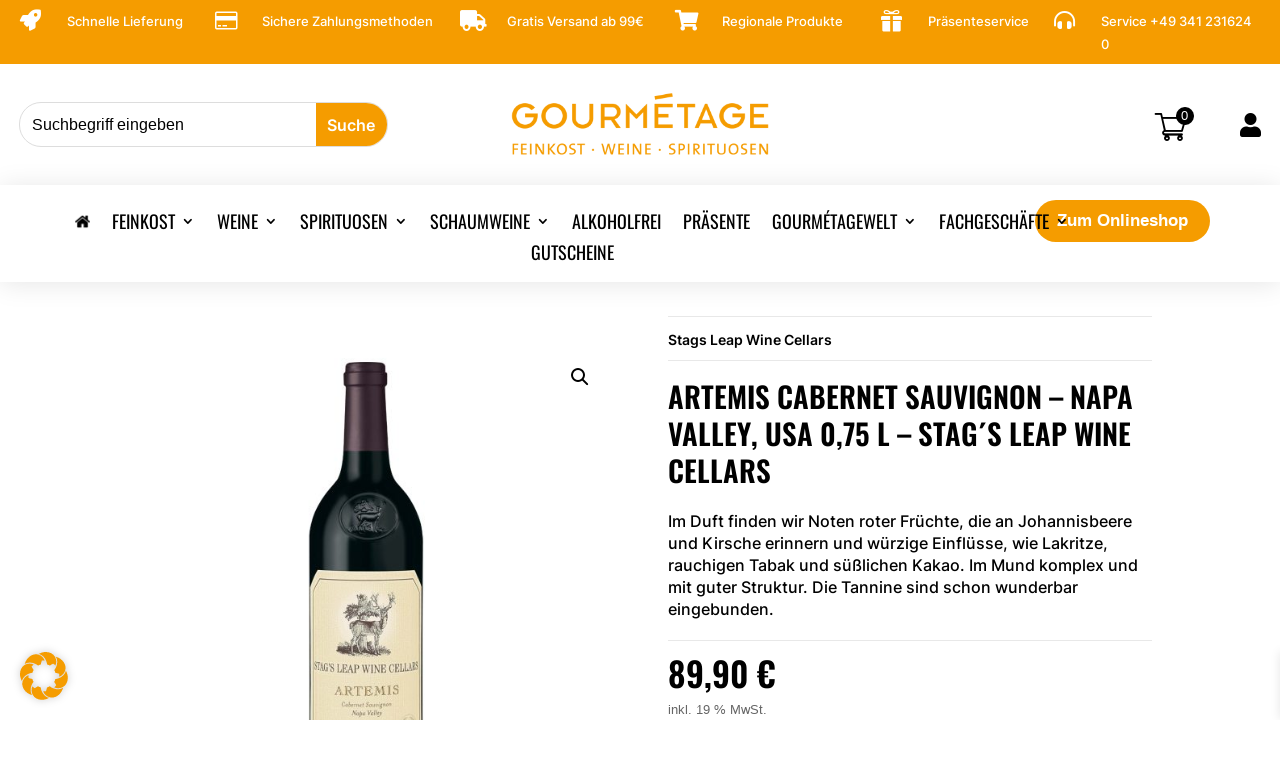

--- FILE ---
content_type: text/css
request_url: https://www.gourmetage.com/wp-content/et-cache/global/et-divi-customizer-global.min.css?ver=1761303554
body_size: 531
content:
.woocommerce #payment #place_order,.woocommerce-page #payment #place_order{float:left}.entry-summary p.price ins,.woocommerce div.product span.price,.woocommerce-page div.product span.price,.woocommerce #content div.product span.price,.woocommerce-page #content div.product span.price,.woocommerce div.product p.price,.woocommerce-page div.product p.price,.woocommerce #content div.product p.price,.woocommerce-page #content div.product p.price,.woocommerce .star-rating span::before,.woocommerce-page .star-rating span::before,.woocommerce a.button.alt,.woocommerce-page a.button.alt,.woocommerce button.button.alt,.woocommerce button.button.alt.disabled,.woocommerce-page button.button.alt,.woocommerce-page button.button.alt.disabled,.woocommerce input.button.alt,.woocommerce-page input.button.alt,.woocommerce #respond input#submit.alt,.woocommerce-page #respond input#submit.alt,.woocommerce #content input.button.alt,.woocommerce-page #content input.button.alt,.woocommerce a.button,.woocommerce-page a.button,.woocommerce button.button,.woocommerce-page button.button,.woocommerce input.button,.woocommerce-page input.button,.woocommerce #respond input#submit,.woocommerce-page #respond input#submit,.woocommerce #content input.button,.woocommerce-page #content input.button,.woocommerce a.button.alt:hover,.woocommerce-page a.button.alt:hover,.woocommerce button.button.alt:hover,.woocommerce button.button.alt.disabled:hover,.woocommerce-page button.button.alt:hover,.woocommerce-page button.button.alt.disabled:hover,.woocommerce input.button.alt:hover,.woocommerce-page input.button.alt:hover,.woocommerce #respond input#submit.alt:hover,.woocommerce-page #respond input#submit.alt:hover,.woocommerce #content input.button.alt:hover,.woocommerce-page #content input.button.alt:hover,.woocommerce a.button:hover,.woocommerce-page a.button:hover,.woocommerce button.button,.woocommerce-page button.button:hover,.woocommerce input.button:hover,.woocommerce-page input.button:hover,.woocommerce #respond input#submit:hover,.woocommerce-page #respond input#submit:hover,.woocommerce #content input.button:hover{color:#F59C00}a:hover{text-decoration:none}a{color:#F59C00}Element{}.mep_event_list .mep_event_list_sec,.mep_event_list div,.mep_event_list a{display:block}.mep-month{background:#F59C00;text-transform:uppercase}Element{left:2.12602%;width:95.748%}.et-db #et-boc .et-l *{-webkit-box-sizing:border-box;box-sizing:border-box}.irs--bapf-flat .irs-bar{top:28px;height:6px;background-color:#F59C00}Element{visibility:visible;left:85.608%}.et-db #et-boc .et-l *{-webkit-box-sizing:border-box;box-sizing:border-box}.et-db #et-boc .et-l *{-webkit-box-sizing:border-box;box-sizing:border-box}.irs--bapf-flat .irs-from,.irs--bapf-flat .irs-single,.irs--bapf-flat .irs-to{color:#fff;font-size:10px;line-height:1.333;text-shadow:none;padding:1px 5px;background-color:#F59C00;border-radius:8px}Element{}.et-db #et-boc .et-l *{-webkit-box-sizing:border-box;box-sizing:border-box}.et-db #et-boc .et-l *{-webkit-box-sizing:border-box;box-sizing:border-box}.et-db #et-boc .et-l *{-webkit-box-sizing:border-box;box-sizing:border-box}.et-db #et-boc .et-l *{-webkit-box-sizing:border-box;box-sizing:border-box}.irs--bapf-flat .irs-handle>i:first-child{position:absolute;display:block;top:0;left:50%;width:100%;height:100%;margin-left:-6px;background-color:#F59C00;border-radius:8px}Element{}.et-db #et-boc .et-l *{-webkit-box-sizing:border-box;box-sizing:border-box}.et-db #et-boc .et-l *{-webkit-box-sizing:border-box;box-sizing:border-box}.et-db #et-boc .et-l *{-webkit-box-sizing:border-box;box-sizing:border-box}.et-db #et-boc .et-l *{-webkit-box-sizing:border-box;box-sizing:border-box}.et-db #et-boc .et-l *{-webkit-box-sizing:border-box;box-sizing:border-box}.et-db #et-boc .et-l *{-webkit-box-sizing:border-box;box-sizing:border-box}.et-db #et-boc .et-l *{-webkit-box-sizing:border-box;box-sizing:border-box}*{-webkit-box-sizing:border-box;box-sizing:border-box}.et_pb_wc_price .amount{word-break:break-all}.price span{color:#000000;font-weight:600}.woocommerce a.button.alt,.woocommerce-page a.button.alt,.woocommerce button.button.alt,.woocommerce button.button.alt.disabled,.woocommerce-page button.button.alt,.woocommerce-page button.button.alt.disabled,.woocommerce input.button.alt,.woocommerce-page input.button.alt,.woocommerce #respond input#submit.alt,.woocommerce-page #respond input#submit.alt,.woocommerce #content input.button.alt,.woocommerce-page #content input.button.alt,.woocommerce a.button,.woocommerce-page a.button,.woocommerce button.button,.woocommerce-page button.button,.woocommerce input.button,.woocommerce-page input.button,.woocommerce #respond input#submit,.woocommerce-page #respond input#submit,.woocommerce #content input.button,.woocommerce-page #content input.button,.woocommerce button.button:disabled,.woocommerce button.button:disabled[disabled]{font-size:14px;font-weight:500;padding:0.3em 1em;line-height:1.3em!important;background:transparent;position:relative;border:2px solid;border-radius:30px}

WHAT THE TASK REQUIRES — The records above must be output exactly, except for the pictures.

EXPECTED OUTPUT —
--- FILE ---
content_type: text/css
request_url: https://www.gourmetage.com/wp-content/et-cache/global/et-divi-customizer-global.min.css?ver=1761303554
body_size: 531
content:
.woocommerce #payment #place_order,.woocommerce-page #payment #place_order{float:left}.entry-summary p.price ins,.woocommerce div.product span.price,.woocommerce-page div.product span.price,.woocommerce #content div.product span.price,.woocommerce-page #content div.product span.price,.woocommerce div.product p.price,.woocommerce-page div.product p.price,.woocommerce #content div.product p.price,.woocommerce-page #content div.product p.price,.woocommerce .star-rating span::before,.woocommerce-page .star-rating span::before,.woocommerce a.button.alt,.woocommerce-page a.button.alt,.woocommerce button.button.alt,.woocommerce button.button.alt.disabled,.woocommerce-page button.button.alt,.woocommerce-page button.button.alt.disabled,.woocommerce input.button.alt,.woocommerce-page input.button.alt,.woocommerce #respond input#submit.alt,.woocommerce-page #respond input#submit.alt,.woocommerce #content input.button.alt,.woocommerce-page #content input.button.alt,.woocommerce a.button,.woocommerce-page a.button,.woocommerce button.button,.woocommerce-page button.button,.woocommerce input.button,.woocommerce-page input.button,.woocommerce #respond input#submit,.woocommerce-page #respond input#submit,.woocommerce #content input.button,.woocommerce-page #content input.button,.woocommerce a.button.alt:hover,.woocommerce-page a.button.alt:hover,.woocommerce button.button.alt:hover,.woocommerce button.button.alt.disabled:hover,.woocommerce-page button.button.alt:hover,.woocommerce-page button.button.alt.disabled:hover,.woocommerce input.button.alt:hover,.woocommerce-page input.button.alt:hover,.woocommerce #respond input#submit.alt:hover,.woocommerce-page #respond input#submit.alt:hover,.woocommerce #content input.button.alt:hover,.woocommerce-page #content input.button.alt:hover,.woocommerce a.button:hover,.woocommerce-page a.button:hover,.woocommerce button.button,.woocommerce-page button.button:hover,.woocommerce input.button:hover,.woocommerce-page input.button:hover,.woocommerce #respond input#submit:hover,.woocommerce-page #respond input#submit:hover,.woocommerce #content input.button:hover{color:#F59C00}a:hover{text-decoration:none}a{color:#F59C00}Element{}.mep_event_list .mep_event_list_sec,.mep_event_list div,.mep_event_list a{display:block}.mep-month{background:#F59C00;text-transform:uppercase}Element{left:2.12602%;width:95.748%}.et-db #et-boc .et-l *{-webkit-box-sizing:border-box;box-sizing:border-box}.irs--bapf-flat .irs-bar{top:28px;height:6px;background-color:#F59C00}Element{visibility:visible;left:85.608%}.et-db #et-boc .et-l *{-webkit-box-sizing:border-box;box-sizing:border-box}.et-db #et-boc .et-l *{-webkit-box-sizing:border-box;box-sizing:border-box}.irs--bapf-flat .irs-from,.irs--bapf-flat .irs-single,.irs--bapf-flat .irs-to{color:#fff;font-size:10px;line-height:1.333;text-shadow:none;padding:1px 5px;background-color:#F59C00;border-radius:8px}Element{}.et-db #et-boc .et-l *{-webkit-box-sizing:border-box;box-sizing:border-box}.et-db #et-boc .et-l *{-webkit-box-sizing:border-box;box-sizing:border-box}.et-db #et-boc .et-l *{-webkit-box-sizing:border-box;box-sizing:border-box}.et-db #et-boc .et-l *{-webkit-box-sizing:border-box;box-sizing:border-box}.irs--bapf-flat .irs-handle>i:first-child{position:absolute;display:block;top:0;left:50%;width:100%;height:100%;margin-left:-6px;background-color:#F59C00;border-radius:8px}Element{}.et-db #et-boc .et-l *{-webkit-box-sizing:border-box;box-sizing:border-box}.et-db #et-boc .et-l *{-webkit-box-sizing:border-box;box-sizing:border-box}.et-db #et-boc .et-l *{-webkit-box-sizing:border-box;box-sizing:border-box}.et-db #et-boc .et-l *{-webkit-box-sizing:border-box;box-sizing:border-box}.et-db #et-boc .et-l *{-webkit-box-sizing:border-box;box-sizing:border-box}.et-db #et-boc .et-l *{-webkit-box-sizing:border-box;box-sizing:border-box}.et-db #et-boc .et-l *{-webkit-box-sizing:border-box;box-sizing:border-box}*{-webkit-box-sizing:border-box;box-sizing:border-box}.et_pb_wc_price .amount{word-break:break-all}.price span{color:#000000;font-weight:600}.woocommerce a.button.alt,.woocommerce-page a.button.alt,.woocommerce button.button.alt,.woocommerce button.button.alt.disabled,.woocommerce-page button.button.alt,.woocommerce-page button.button.alt.disabled,.woocommerce input.button.alt,.woocommerce-page input.button.alt,.woocommerce #respond input#submit.alt,.woocommerce-page #respond input#submit.alt,.woocommerce #content input.button.alt,.woocommerce-page #content input.button.alt,.woocommerce a.button,.woocommerce-page a.button,.woocommerce button.button,.woocommerce-page button.button,.woocommerce input.button,.woocommerce-page input.button,.woocommerce #respond input#submit,.woocommerce-page #respond input#submit,.woocommerce #content input.button,.woocommerce-page #content input.button,.woocommerce button.button:disabled,.woocommerce button.button:disabled[disabled]{font-size:14px;font-weight:500;padding:0.3em 1em;line-height:1.3em!important;background:transparent;position:relative;border:2px solid;border-radius:30px}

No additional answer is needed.